== Document
Le racisme à travers l’histoire

Le racisme n’a pas son origine dans une source unique, mais plutôt dans une conjugaison de plusieurs fils du développement historique qui se sont soudés en une idéologie avec une puissance de persuasion considérable. Le racialisme a mis à contribution des préjugés culturels et nationaux, ainsi que des croyances précapitalistes sur la nature et les hiérarchies, croyances adaptées graduellement à des développements économiques et sociaux nouveaux.

On s’entend généralement pour dire que les civilisations méditerranéennes de l’Antiquité furent « daltoniennes » :

« Les Grecs et les Romains ne stigmatisaient pas spécialement les gens de différentes couleurs, considérant les cheveux blonds ou les yeux bleus comme ne tenant qu’à un simple accident géographique, et n’ont pas développé de théorie raciale spéciale sur l’infériorité de personnes à peau plus foncée en tant que personnes à peau plus foncée. H.L. Shapiro fait remarquer que “l’homme moderne est conscient des races d’une façon, et à un degré, qui au-trefois ne lui étaient pas caractéristiques”, et souligne que dans des temps plus anciens la ca-pacité à remarquer des différences physiques évidentes n’a pas résulté en “une orientation entortillée de toutes les relations humaines en fonction d’un cadre de référence rigide”. »
—Frank M. Snowden Jr., Blacks in Antiquity, 1970

Les sociétés esclavagistes des Anciens étaient oppressives et souvent xénophobes. Ce qui n’empêche que le concept de la « race », tel qu’on l’entend généralement aujourd’hui, leur était complètement étranger. Le statut d’esclave dans ces sociétés n’était pas décidé par la couleur, mais essentiellement par le succès militaire : on asservissait les peuples conquis.

Les maîtres de l’Europe médiévale étaient eux aussi essentiellement « daltoniens ». La religion faisait office de pierre de touche pour le monde médiéval : on a lancé les croisades contre des infidèles, et non contre des Arabes. Des guerres similaires contre « païens » et hérétiques ont été menées partout en Europe, comme par exemple les campagnes des Chevaliers teutoniques du 13ème au 15ème siècle pour écraser les Prussiens (Slaves baltiques non chrétiens), ou bien la croisade du pape Innocent III contre les Albigeois.



Antisémitisme : pionnier du racisme

L’antisémitisme, une expression idéologique des intérêts économiques de la classe capitaliste naissante dans la société médiévale, fut le pionnier du racisme. Dans l’Europe féodale des débuts, l’échange international était principalement l’affaire de juifs qui entretenaient des liens commerciaux avec le Proche-Orient. A partir du douzième siècle les négociants juifs ont été supplantés par des chrétiens et contraints au prêt à intérêt (l’« usure »—activité dans laquelle les négociants chrétiens ne pouvaient pas, en théorie, se complaire) et à d’autres activités plus marginales. Abraham Léon (jeune militant belge trotskyste qui a péri dans la shoah) a fait remarquer que l’antisémitisme s’est développé en conjonction avec l’accroissement de l’activité capitaliste au sein de la société féodale :

« L’expulsion définitive des Juifs a lieu à la fin du XIII° siècle en Angleterre; à la fin du XIV° siècle en France; à la fin du XV° siècle en Espagne. Ces dates reflètent la différence de l’allure du développement économique de ces pays…
« Le féodalisme cède progressivement la place au régime échangiste. Par voie de conséquence, le champ d’activité de l’usure juive se rétrécit cons-tamment. Elle devient de plus en plus insupportable parce que de moins en moins nécessaire. »
====
Défis →
1. D'après le document, qu'est-ce qui déterminait le statut d'esclave dans les sociétés de l'Antiquité ?
2. Résumez le document en deux phrases.
== Section des données
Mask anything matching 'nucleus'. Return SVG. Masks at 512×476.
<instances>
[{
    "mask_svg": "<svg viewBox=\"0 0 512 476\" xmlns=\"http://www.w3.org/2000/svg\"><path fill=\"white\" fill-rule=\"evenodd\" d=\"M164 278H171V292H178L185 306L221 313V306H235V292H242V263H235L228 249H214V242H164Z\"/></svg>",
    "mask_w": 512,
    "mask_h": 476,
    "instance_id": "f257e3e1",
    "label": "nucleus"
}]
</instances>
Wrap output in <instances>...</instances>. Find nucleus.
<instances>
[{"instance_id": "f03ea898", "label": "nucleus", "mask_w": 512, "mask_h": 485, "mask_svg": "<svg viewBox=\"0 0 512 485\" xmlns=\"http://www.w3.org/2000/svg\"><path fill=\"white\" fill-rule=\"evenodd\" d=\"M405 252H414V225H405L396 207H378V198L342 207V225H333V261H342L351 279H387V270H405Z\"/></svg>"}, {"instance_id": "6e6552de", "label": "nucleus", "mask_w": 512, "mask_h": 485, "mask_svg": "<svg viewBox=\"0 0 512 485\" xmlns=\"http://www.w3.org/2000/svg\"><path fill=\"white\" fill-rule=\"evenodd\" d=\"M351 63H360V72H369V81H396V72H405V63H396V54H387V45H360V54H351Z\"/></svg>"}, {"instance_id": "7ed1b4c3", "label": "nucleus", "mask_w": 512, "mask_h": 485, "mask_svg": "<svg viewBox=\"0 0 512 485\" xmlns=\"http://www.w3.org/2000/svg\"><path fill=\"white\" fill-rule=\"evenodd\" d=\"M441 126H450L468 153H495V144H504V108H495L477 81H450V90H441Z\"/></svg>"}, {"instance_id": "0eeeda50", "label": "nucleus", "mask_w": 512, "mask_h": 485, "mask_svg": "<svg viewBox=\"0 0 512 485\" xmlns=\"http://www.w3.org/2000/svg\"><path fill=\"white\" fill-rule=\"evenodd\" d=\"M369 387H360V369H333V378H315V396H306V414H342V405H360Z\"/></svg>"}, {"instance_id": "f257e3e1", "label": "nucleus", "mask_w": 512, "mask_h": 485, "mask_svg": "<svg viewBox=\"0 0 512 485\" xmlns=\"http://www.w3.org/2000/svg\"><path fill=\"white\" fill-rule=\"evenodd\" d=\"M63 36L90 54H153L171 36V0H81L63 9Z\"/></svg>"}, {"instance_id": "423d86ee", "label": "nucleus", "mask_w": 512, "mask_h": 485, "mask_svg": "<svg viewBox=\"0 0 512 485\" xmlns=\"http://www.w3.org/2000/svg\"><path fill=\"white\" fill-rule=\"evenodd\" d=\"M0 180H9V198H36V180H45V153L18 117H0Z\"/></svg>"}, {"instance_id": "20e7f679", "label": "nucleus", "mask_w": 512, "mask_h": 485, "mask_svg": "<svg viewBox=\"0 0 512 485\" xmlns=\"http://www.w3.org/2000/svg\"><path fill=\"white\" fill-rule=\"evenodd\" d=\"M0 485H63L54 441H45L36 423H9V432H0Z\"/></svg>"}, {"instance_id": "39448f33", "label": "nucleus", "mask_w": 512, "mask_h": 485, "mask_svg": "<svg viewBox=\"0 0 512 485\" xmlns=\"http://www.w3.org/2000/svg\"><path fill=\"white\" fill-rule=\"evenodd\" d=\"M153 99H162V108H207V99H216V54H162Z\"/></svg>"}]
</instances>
====
Les réponses →
1. Essentiellement le succès militaire : on asservissait les peuples conquis.

2. Le racisme ne naît pas d'une source unique mais de plusieurs fils historiques, et ni l'Antiquité, qui asservissait les peuples conquis, ni l'Europe médiévale, qui menait ses guerres au nom de la religion, ne fondaient leurs distinctions sur la couleur. L'antisémitisme, développé avec l'essor de l'activité capitaliste dans la société féodale, fut le pionnier du racisme : les Juifs, supplantés dans le commerce par des chrétiens et contraints au prêt à intérêt, furent expulsés d'Angleterre, de France puis d'Espagne.